**EXERCISE AIM:** When a line below holds the string "showing", show that line.
(ENTRIES PROVIDED)
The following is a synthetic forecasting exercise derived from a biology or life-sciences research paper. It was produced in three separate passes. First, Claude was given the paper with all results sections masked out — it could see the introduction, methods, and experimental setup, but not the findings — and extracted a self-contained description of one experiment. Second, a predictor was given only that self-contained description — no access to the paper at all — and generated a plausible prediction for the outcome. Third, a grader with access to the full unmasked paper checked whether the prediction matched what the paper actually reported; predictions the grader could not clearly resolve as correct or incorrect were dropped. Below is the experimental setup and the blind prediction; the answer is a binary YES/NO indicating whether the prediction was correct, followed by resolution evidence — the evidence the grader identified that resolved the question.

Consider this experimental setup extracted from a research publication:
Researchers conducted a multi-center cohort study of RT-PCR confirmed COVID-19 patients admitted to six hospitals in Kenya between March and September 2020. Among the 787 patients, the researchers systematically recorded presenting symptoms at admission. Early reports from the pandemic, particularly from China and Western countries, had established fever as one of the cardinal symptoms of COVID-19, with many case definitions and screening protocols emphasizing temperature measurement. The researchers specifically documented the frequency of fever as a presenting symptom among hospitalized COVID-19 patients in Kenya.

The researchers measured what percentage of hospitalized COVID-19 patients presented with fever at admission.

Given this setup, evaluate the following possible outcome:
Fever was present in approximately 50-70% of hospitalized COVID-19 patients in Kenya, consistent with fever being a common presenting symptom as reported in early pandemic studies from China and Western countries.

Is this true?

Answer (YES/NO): NO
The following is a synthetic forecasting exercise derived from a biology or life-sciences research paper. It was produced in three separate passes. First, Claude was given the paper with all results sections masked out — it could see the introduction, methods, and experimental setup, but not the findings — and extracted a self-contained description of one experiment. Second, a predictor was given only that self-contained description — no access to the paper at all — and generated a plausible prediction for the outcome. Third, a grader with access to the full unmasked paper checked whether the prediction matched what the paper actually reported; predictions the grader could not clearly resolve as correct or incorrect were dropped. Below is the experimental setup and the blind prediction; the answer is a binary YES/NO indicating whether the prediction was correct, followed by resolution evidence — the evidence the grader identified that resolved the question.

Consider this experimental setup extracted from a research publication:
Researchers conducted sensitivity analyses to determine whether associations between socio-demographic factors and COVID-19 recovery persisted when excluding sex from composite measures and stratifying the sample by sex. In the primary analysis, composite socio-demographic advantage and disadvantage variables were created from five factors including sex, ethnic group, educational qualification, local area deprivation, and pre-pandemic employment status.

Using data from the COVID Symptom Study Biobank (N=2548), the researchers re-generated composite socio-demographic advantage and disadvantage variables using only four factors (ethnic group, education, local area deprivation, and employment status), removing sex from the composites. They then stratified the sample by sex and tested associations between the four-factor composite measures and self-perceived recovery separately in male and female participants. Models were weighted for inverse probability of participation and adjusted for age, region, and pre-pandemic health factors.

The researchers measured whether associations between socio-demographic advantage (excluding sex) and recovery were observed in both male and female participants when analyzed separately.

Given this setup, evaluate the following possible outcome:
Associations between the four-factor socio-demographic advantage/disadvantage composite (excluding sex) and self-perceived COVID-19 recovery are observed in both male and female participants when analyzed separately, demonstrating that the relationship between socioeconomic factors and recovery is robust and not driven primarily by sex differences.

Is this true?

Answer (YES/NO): YES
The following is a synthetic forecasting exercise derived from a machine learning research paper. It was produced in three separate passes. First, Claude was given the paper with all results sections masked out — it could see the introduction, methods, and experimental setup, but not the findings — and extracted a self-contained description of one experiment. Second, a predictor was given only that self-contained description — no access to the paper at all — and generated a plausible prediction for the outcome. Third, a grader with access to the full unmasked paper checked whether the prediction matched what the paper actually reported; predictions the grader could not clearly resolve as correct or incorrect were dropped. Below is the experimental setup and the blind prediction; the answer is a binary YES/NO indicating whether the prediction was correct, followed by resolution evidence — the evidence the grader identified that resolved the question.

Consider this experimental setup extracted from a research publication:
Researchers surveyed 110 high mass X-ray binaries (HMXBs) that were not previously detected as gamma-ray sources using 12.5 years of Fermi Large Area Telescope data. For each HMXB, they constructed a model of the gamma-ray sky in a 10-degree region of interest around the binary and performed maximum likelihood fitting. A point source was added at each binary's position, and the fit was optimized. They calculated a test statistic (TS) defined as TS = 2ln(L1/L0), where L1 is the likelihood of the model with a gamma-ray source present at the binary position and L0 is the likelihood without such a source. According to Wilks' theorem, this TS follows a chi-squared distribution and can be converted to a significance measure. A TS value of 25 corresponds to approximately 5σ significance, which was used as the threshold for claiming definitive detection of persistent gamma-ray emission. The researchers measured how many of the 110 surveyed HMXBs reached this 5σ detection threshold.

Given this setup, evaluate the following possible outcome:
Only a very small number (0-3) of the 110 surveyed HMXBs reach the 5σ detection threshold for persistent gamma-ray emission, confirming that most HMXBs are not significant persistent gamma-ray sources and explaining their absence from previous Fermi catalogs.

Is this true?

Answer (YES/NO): NO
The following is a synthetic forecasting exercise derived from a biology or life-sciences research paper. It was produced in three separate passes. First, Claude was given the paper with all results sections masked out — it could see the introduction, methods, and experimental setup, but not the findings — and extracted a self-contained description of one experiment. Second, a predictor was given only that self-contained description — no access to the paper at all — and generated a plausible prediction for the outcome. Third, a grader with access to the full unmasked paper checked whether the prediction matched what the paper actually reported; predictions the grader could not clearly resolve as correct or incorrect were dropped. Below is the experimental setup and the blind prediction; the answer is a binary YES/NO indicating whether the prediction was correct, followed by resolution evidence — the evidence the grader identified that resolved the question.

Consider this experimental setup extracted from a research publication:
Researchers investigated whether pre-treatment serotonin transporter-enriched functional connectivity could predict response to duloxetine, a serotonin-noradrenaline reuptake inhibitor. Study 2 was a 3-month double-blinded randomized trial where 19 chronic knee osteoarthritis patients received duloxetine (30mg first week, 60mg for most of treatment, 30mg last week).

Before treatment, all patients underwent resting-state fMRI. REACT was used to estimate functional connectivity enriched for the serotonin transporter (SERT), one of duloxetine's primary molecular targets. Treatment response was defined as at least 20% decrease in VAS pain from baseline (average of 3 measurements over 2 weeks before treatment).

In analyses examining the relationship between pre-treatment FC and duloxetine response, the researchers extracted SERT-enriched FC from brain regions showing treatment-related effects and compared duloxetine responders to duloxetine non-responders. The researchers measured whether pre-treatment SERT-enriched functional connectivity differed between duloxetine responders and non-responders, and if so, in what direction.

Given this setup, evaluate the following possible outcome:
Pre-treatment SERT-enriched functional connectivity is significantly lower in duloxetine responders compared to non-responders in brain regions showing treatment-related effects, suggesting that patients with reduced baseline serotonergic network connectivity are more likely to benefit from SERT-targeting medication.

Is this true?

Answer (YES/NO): NO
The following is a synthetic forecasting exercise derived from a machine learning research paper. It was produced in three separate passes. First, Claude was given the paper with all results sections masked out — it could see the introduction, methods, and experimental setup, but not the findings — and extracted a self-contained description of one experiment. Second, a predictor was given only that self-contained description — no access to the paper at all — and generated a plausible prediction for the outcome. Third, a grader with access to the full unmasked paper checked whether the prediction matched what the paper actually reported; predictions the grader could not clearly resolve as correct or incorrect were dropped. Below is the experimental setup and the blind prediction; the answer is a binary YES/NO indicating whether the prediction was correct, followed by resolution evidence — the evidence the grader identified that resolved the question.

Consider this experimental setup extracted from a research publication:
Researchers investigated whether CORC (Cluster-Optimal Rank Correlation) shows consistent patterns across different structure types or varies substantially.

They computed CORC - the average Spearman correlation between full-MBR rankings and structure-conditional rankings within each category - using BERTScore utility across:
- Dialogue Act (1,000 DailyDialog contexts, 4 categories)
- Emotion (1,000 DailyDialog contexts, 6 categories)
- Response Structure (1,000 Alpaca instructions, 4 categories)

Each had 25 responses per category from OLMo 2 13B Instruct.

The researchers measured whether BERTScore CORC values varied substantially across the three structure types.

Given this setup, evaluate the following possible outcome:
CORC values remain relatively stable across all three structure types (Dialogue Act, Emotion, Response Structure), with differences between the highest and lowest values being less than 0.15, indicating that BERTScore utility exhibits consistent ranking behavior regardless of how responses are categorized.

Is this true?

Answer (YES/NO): YES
(End ENTRIES PROVIDED)
**ANSWER FOR THE TASK:**
In analyses examining the relationship between pre-treatment FC and duloxetine response, the researchers extracted SERT-enriched FC from brain regions showing treatment-related effects and compared duloxetine responders to duloxetine non-responders. The researchers measured whether pre-treatment SERT-enriched functional connectivity differed between duloxetine responders and non-responders, and if so, in what direction.
Pre-treatment SERT-enriched functional connectivity is significantly lower in duloxetine responders compared to non-responders in brain regions showing treatment-related effects, suggesting that patients with reduced baseline serotonergic network connectivity are more likely to benefit from SERT-targeting medication.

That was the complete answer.